■ Document segment
Kingdom Story Company
- Logo since 2019
- Formerly: Kingdom Studios (2019)
- Type: Film production
- Industry: Faith-based entertainment
- Founded: March 26, 2019; 7 years ago
- Founder: Erwin Brothers Kevin Downes Tony Young
- Headquarters: Nashville, Tennessee Los Angeles, California
- Key people: Jon Erwin (CEO) Andrew Erwin (CCO) Kevin Downes (chief of production and distribution) Tony Young (chairman)
- Products: Motion pictures Television programming
- Owner: Lionsgate Studios Erwin brothers Kevin Downes Tony Young
- Website: www.kingdomstorycompany.com

= Kingdom Story Company =

American film and television studio

Kingdom Story Company (formerly known as Kingdom Studios) is an American independent film and television studio in partnership with Lionsgate specializing in the production of Christian films. It was founded on March 26, 2019 by the Erwin Brothers (Jon and Andrew Erwin), Kevin Downes, and Tony Young and is based in Franklin, Tennessee.

==History==
Kingdom was funded by profits from the Erwins' film I Can Only Imagine, which was released in early 2018 by Lionsgate, grossing more than $83 million at the domestic box office on a $7 million budget. Subsequent negotiations with Lionsgate culminated in a multi-year deal in which it was agreed that the Erwin Brothers and Kevin Downes would create faith-based feature films and television programming for the company. Lionsgate Motion Picture Group Chairman, Joe Drake, and Television Group Chairman, Kevin Beggs announced the agreement on August 9, 2018.

Kingdom Story Company was announced to have been launched on March 26, 2019, at the National Religious Broadcasters convention in Anaheim, California.

I Still Believe, Kingdom's first film project, began filming in the spring of 2019 and was released on March 13, 2020.

In September 2019, it was announced that Kingdom would be launching a television division, headed by The Big Bang Theory producer Mona Garcea.

After Kingdom acquired the film rights to NFL quarterback Kurt Warner's life story, interviews, and memoir, American Underdog: The Kurt Warner Story was announced in February 2020, and released on December 25, 2021.

In November of 2024, after Jon Erwin departed Kingdom Story Company to launch Wonder Project, it was announced that Kingdom Story Company and Lionsgate had renewed their first look deal for the third time, with the additional announcement that President and COO Brandon Gregory had been promoted to partner.

In September of 2025, Kevin Downes stepped down from Kingdom to pursue his own productions and producer Joshua Walsh was brought on as Chief Production Officer.

■ Exercises
a – For each statement about the Kingdom Story Company article, answer yes or no and quote the deciding words. (i) I Can Only Imagine earned more than $83 million domestically on a $7 million budget. (ii) Kingdom's television division was headed by Kevin Beggs. (iii) American Underdog: The Kurt Warner Story was released on December 25, 2021.
b – Carry on the Kingdom Story Company article past its final sentence.
The entries have no role in this work.

■ Data extract
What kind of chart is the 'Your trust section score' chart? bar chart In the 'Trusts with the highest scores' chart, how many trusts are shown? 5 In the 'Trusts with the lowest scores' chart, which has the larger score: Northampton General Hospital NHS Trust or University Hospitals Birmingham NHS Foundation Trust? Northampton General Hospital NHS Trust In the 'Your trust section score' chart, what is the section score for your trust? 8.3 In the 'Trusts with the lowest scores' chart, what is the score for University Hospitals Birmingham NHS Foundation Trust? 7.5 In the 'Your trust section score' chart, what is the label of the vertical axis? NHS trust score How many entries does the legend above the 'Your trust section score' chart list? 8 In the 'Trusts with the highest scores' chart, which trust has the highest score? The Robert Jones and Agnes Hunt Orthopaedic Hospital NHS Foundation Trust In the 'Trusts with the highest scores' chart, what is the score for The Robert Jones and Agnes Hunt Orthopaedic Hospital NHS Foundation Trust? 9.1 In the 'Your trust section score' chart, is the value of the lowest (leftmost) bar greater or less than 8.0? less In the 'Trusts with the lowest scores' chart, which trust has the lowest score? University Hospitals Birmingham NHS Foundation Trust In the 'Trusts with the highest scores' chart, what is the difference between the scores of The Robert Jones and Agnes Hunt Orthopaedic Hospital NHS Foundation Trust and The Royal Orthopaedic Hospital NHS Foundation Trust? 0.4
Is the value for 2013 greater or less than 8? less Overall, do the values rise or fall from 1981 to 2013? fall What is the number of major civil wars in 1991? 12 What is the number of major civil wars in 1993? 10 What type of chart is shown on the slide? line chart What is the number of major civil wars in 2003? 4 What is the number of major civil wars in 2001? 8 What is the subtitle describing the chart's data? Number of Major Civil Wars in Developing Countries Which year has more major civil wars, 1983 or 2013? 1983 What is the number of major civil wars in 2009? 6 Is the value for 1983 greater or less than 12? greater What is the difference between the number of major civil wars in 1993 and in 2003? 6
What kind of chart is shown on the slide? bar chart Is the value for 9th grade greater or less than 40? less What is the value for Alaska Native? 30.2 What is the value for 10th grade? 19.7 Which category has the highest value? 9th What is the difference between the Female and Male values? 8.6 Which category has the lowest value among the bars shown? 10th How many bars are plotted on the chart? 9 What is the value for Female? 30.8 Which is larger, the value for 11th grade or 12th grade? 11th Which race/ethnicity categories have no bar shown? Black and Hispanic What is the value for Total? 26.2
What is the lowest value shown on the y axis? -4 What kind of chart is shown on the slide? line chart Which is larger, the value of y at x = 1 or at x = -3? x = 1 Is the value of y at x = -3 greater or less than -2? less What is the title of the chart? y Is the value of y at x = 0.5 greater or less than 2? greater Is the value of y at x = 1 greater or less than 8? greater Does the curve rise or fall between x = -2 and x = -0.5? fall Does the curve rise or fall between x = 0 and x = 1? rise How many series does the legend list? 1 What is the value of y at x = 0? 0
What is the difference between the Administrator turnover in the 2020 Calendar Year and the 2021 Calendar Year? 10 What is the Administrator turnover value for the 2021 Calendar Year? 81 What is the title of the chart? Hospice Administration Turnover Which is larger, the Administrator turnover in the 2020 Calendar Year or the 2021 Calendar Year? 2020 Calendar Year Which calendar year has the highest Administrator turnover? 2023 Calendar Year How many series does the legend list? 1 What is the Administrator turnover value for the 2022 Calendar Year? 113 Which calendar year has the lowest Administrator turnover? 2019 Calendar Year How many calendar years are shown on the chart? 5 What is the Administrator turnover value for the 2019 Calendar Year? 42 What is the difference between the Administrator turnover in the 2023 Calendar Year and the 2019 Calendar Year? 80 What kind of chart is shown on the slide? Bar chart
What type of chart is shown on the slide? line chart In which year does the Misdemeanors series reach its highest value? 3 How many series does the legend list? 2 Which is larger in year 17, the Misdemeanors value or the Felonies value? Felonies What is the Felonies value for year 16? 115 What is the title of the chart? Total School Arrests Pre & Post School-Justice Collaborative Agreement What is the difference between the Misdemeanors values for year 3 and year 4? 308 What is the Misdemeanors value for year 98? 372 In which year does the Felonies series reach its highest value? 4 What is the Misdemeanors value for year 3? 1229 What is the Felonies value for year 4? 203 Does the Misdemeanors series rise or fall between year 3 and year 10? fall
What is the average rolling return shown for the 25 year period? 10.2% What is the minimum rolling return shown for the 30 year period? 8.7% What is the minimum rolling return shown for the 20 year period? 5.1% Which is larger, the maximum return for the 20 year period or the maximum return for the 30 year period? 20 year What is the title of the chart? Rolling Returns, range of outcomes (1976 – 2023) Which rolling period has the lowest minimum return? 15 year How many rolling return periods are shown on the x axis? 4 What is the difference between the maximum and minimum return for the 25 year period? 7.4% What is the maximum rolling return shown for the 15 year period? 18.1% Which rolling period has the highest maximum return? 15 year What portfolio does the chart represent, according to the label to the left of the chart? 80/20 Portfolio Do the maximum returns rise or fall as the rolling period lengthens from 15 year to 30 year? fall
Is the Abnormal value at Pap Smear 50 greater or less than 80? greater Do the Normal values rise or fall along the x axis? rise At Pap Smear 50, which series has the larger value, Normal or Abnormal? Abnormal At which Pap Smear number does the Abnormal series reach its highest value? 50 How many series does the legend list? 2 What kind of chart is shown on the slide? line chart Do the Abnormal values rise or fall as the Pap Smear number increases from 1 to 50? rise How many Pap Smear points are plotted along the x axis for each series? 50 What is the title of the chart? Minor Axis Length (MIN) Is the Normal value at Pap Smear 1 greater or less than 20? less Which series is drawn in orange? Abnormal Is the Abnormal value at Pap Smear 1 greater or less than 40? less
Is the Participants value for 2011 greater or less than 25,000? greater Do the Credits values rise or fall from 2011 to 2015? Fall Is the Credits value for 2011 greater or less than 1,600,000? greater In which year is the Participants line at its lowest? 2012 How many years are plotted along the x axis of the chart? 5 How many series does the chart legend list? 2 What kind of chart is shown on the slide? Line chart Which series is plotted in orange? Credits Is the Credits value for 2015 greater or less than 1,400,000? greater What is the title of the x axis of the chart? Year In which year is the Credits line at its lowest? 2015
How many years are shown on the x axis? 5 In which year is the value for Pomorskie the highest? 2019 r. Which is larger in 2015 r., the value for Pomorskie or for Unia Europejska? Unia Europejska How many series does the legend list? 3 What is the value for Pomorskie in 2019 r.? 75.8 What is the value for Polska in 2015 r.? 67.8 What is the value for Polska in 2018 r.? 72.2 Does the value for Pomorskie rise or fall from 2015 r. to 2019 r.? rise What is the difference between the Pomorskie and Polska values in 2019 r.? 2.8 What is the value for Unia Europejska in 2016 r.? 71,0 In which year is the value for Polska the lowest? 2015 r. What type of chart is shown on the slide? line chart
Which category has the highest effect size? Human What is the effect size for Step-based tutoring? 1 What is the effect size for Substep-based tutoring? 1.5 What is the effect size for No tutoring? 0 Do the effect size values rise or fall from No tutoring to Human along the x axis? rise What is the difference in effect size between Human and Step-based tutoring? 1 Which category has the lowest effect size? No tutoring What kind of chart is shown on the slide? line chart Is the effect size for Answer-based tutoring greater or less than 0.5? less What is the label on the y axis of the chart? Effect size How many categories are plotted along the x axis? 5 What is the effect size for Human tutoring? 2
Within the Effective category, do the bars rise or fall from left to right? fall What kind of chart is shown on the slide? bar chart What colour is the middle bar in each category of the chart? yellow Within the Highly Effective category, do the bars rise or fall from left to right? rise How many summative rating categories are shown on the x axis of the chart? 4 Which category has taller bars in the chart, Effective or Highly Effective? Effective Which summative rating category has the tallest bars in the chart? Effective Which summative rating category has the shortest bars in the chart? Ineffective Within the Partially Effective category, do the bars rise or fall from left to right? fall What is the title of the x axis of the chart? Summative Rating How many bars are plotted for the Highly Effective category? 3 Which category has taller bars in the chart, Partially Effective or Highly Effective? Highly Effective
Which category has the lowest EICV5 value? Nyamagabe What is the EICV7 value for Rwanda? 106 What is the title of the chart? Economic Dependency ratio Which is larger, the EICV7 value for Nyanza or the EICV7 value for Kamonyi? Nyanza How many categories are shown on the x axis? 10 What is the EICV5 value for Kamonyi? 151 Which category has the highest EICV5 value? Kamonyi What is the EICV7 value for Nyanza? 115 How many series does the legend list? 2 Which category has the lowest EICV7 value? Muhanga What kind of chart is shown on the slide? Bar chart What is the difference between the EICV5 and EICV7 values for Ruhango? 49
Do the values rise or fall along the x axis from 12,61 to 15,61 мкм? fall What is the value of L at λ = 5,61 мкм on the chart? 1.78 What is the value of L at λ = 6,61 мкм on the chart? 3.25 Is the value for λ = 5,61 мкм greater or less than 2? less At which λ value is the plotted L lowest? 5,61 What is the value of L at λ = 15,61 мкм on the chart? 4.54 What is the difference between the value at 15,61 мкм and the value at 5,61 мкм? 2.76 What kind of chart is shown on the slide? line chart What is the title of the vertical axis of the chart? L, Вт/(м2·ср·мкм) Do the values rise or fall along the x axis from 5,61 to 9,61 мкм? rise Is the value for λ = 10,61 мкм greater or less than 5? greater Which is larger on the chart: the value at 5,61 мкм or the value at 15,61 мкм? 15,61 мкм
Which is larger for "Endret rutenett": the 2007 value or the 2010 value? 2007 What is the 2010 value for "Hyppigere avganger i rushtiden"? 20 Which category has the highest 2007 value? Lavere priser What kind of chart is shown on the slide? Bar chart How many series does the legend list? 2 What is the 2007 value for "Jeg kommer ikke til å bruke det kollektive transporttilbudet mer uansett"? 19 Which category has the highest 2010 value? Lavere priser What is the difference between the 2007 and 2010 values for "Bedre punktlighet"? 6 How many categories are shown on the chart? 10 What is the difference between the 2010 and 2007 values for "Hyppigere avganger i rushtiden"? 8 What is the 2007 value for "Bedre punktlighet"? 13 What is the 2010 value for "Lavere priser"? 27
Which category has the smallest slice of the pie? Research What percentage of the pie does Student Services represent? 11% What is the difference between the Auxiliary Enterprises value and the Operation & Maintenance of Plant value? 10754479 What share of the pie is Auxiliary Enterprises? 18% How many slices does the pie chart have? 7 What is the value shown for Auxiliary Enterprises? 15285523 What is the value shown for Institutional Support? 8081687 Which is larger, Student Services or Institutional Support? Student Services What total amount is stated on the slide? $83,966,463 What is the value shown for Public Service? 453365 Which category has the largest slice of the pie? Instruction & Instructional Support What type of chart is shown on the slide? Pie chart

■ Answers for the tasks
a –
(i) Yes: "grossing more than $83 million at the domestic box office on a $7 million budget"
(ii) No: "headed by The Big Bang Theory producer Mona Garcea"
(iii) Yes: "released on December 25, 2021"

b –
==Filmography==
Kingdom Story Company intends to produce two faith-based films per year. I Still Believe, based on Jeremy Camp's life during his first wife's cancer battle, was Kingdom's first film to be theatrically released. This was followed by American Underdog and The Jesus Music in 2021, Johnny Cash: The Redemption Of An American Icon in 2022, and Jesus Revolution, which is based on the events surrounding the Jesus Movement. Ordinary Angels, starring Hillary Swank and Alan Ritchson released in February of 2024, with Unsung Hero releasing in April of that year produced in cooperation with Christian music group For King and Country. Dallas Jenkins (creator of The Chosen) then brought Barbara Robinson's story The Best Christmas Pageant Ever to life with Kingdom Story Company which released on November 7th, 2024.

In April of 2025, Kingdom Story Company began production on I Can Only Imagine 2, the sequel to their hit I Can Only Imagine. The movie was directed by Andrew Erwin and Brent McCorkle, earning a 4th A+ Cinema score for Erwin (one of 3 directors to have achieved this in their career). The sequel followed Bart Millard of MercyMe and newcomer Tim Timmons (portrayed by Milo Ventimiglia) to tell the story of the song "Even If".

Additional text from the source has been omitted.